# TASK DETAILS:
Reproduce, with no changes, the part of the rows that opens with the line containing "From the image presented here, given" and runs through the end of the rows, including both that first line and the last one.
----------------
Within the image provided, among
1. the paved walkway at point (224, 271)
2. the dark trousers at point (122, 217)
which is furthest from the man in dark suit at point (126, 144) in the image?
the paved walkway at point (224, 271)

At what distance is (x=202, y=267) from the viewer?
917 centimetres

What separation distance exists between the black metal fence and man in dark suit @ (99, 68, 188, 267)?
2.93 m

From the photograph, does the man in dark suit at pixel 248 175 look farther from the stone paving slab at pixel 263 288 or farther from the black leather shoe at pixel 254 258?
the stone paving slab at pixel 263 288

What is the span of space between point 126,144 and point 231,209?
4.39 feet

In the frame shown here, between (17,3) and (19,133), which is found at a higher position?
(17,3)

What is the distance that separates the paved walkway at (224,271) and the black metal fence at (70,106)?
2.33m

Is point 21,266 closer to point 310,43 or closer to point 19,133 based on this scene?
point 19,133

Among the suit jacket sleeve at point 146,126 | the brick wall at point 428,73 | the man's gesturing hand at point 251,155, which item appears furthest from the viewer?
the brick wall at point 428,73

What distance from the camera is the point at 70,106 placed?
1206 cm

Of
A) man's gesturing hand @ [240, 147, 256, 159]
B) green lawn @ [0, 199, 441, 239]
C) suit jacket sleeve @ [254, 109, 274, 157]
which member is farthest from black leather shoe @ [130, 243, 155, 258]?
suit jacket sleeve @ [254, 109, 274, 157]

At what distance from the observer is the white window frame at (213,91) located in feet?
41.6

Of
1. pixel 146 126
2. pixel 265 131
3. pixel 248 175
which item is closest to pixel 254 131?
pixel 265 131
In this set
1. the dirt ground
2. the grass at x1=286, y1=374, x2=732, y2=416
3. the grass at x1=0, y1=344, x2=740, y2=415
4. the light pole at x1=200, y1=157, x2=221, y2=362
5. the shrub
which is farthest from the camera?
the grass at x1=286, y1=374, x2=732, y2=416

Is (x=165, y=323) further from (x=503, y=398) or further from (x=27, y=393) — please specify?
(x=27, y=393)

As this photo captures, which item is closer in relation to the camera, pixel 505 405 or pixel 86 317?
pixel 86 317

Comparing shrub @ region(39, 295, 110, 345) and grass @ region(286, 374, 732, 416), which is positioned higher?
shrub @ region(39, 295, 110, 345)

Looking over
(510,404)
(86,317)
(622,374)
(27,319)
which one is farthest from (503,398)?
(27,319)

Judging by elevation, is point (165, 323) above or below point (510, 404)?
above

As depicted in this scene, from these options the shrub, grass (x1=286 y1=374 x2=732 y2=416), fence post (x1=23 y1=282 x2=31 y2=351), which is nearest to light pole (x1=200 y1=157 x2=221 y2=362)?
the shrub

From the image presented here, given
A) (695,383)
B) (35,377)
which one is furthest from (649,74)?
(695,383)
----------------
# TASK RESULT:
From the image presented here, given
A) (695,383)
B) (35,377)
which one is furthest from (649,74)?
(695,383)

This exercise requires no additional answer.